# What this exercise asks:
1/ In the XML post below, shorten the paragraph that begins "Well, it depends what XML is for" while keeping its main points.
2/ From the XML post below, pull out everything from "I agree that" down to "heavy Ada-like syntax.", copied word for word.

# Provided text:
::::
Paul Prescod <paul@prescod.net> writes:

> As long as we're admitting that redundancy can be a good thing, maybe I
> should take a pot-shot at the usual Lisp-ers presumption that XML is
> highly redundant by accident, because its specifiers did not know about
> S-expressions. Actually, the redundancy helps error checking and
> reporting, 

hum. One can't generalize that redundancy *always* help error checking
and reporting.

I agree that named close-tags help error reporting (but doesn't help
error checking), but IMO it destroys readability. We end up with a
heavy Ada-like syntax.

Having both named & unnamed close-tags (a la SGML's </>) would allow
to favour readability for small trees (the leaves), and using named
close-tags for bigger nodes (favouring error reporting).


(http://www.prescod.net/xml/sexprs.html)
> The need to escape does not arise with most prose documents

Well, it depends what XML is for. If the purpose is literate
documentation, it is nice. If the purpose is programming (think XSLT),
I much prefer *any* other syntax (including Cobol!).

And XML escaping syntax is nicely generic, but quite ugly. I have many
html files with a lot of "->" and "=>" which are unreadable due to
"&gt;"s
(there is also "&", but it is not the one that bothers me the more)

And you don't talk about attributes, where the syntax is ="..." or
='...', which imply quoting (&quot; or &apos;)

I do agree Lisp s-exprs can't replace XML. I only dream XML would have
been nicer... Especially when people want XML everywhere (any idea how
/etc/group would like like? :-( )
::::
# Data below:
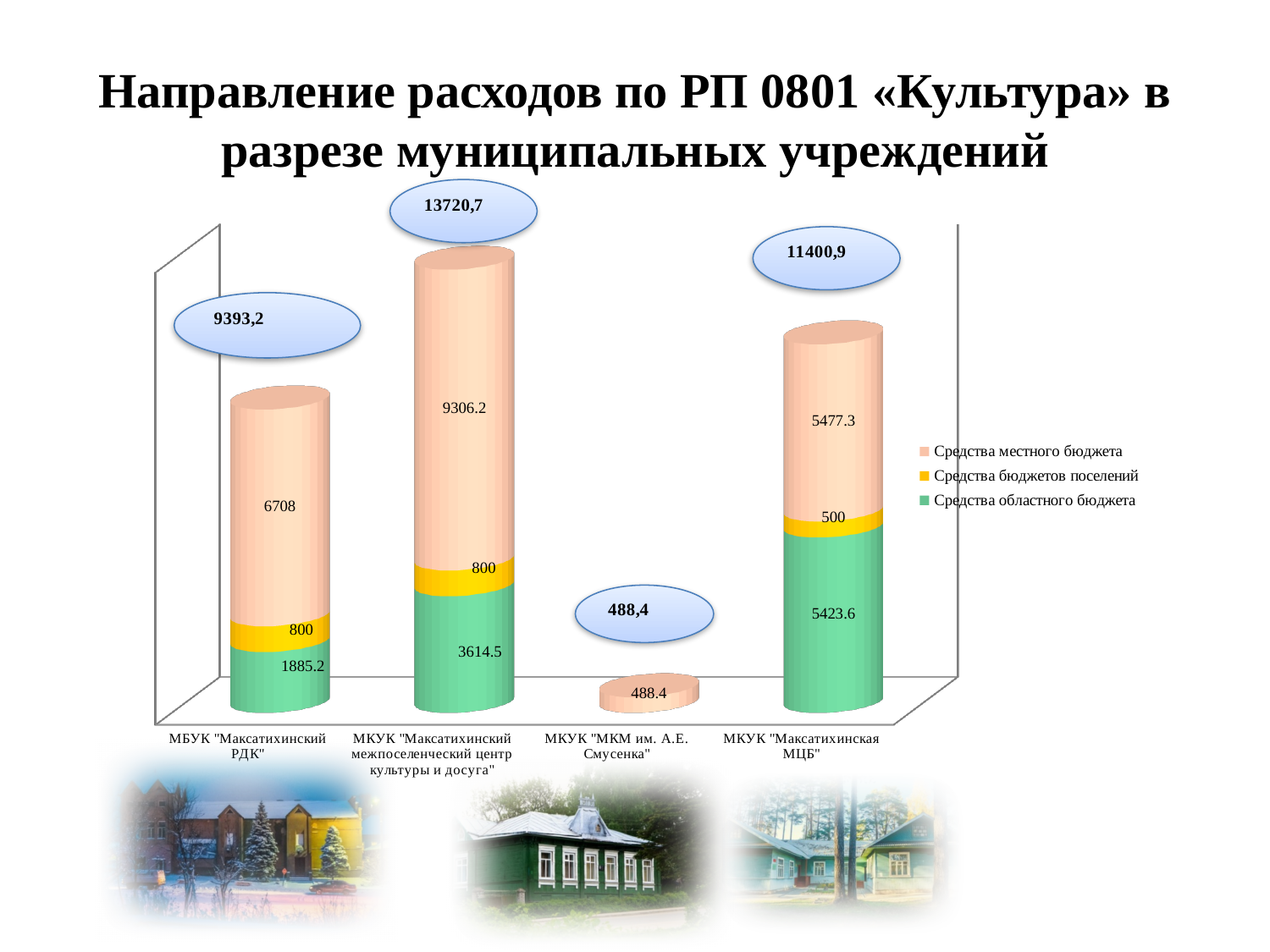
What is the difference between the Средства местного бюджета values for МКУК "Максатихинский межпоселенческий центр культуры и досуга" and МКУК "Максатихинская МЦБ"? 3828.9 What is the total shown in the callout above the bar for МКУК "Максатихинский межпоселенческий центр культуры и досуга"? 13720,7 How many series does the legend list? 3 Which legend entry is shown in green? Средства областного бюджета What is the value of Средства местного бюджета for МБУК "Максатихинский РДК"? 6708 What is the value of Средства областного бюджета for МКУК "Максатихинский межпоселенческий центр культуры и досуга"? 3614.5 What type of chart is shown on the slide? Stacked bar chart Which institution has the lowest total expenditure? МКУК "МКМ им. А.Е. Смусенка" What is the value of Средства бюджетов поселений for МКУК "Максатихинская МЦБ"? 500 Which institution has the highest total expenditure? МКУК "Максатихинский межпоселенческий центр культуры и досуга" How many institutions (categories) are shown on the x axis? 4 Which is larger: Средства областного бюджета for МКУК "Максатихинская МЦБ" or for МБУК "Максатихинский РДК"? МКУК "Максатихинская МЦБ"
::::
# Answers for each item:
1/ The value of XML depends on its use. It suits literate documentation well, but for programming, such as XSLT, the writer would prefer any other syntax, even Cobol.

2/
I agree that named close-tags help error reporting (but doesn't help
error checking), but IMO it destroys readability. We end up with a
heavy Ada-like syntax.